• **Texte à lire**

++++

C'est là que je me suis dit : "Ça suffit"
Dans un entretien accordé à l'incontournable chroniqueur royal belge Patrick Weber (Place Royale sur RTL TVI) pour l'hebdomadaire Gala (numéro 1184 du 17 février 2016), elle revient notamment sur l'incident qui a joué le rôle de déclencheur. Delphine Boël connaissait le secret de sa filiation depuis 1986, mais ce n'est qu'en 1999 que son existence d'enfant caché du roi Albert II de Belgique a été révélée, dans la biographie non autorisée Reine Paola, de la dolce vita à la couronne, publiée par le journaliste flamand Mario Danneels en 1999 à quelques semaines du mariage princier de Philippe et Mathilde de Belgique. "Je vivais à Londres depuis 1976, j'avais plein d'amis. C'était très violent !, se remémore-t-elle. J'ai appelé Albert et je lui ai dit que tout cela était dirigé contre lui et la famille royale. (...) Face aux journalistes (...), j'essayais de le protéger." L'artiste, réputée pour ses sculptures en papier mâché, se résigne alors à se cacher et, "pendant deux ans", refuse d'exposer. Une première expérience de la discrimination.

++++

• **Consigne à suivre**
Recopiez intégralement le texte ci-dessus sur Delphine Boël, sans y changer un seul mot.

++++

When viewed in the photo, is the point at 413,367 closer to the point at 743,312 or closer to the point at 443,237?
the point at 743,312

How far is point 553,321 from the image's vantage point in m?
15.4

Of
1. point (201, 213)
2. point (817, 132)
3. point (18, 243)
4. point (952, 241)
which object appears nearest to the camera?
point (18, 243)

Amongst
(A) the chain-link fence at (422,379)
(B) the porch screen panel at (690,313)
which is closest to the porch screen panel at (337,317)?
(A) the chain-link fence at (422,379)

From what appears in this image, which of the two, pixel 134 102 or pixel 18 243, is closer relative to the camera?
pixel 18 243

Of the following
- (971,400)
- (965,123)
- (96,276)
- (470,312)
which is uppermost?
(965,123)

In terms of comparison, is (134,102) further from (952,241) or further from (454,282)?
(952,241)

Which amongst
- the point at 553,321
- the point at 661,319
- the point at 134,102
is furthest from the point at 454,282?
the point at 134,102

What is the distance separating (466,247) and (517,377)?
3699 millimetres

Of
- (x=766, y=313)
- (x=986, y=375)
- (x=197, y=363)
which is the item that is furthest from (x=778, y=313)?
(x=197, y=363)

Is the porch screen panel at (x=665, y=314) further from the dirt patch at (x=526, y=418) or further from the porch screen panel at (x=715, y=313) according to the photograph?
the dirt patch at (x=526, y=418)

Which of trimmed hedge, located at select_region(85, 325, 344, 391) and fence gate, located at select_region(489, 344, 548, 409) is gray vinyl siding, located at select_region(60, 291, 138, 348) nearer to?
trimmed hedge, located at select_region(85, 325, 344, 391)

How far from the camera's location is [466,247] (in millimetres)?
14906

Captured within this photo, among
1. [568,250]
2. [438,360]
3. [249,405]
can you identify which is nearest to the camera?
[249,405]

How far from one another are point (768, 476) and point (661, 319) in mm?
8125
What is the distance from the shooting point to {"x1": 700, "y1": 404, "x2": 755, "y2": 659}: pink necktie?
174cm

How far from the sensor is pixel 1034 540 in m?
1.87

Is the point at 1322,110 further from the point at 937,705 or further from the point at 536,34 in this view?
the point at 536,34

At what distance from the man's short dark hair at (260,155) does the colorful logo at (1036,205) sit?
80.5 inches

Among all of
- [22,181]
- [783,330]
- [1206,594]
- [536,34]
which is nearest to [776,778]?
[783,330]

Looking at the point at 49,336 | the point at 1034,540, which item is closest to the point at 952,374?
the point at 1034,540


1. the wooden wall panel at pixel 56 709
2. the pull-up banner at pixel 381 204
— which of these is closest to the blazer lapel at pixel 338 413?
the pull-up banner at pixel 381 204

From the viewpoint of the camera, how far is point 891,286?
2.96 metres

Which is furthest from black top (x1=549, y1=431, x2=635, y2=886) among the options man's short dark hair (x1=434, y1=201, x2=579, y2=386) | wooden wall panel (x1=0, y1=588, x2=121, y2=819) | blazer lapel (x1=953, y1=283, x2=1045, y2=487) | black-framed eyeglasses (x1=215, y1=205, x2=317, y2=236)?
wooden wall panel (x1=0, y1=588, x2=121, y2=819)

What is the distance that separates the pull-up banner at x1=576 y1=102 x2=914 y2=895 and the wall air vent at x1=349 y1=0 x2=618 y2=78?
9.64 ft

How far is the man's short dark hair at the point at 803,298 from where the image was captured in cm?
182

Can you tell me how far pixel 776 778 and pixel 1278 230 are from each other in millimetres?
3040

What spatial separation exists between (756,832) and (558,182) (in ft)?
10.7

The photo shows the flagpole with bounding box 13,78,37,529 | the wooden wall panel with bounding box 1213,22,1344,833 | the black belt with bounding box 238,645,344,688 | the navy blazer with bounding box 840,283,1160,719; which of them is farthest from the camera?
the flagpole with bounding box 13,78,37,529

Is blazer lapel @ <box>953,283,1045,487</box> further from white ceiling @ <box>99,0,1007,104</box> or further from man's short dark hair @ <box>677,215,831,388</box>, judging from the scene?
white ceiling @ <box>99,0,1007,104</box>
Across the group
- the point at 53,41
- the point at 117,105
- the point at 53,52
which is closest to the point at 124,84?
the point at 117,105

++++

• **Réponse complète**
C'est là que je me suis dit : "Ça suffit"
Dans un entretien accordé à l'incontournable chroniqueur royal belge Patrick Weber (Place Royale sur RTL TVI) pour l'hebdomadaire Gala (numéro 1184 du 17 février 2016), elle revient notamment sur l'incident qui a joué le rôle de déclencheur. Delphine Boël connaissait le secret de sa filiation depuis 1986, mais ce n'est qu'en 1999 que son existence d'enfant caché du roi Albert II de Belgique a été révélée, dans la biographie non autorisée Reine Paola, de la dolce vita à la couronne, publiée par le journaliste flamand Mario Danneels en 1999 à quelques semaines du mariage princier de Philippe et Mathilde de Belgique. "Je vivais à Londres depuis 1976, j'avais plein d'amis. C'était très violent !, se remémore-t-elle. J'ai appelé Albert et je lui ai dit que tout cela était dirigé contre lui et la famille royale. (...) Face aux journalistes (...), j'essayais de le protéger." L'artiste, réputée pour ses sculptures en papier mâché, se résigne alors à se cacher et, "pendant deux ans", refuse d'exposer. Une première expérience de la discrimination.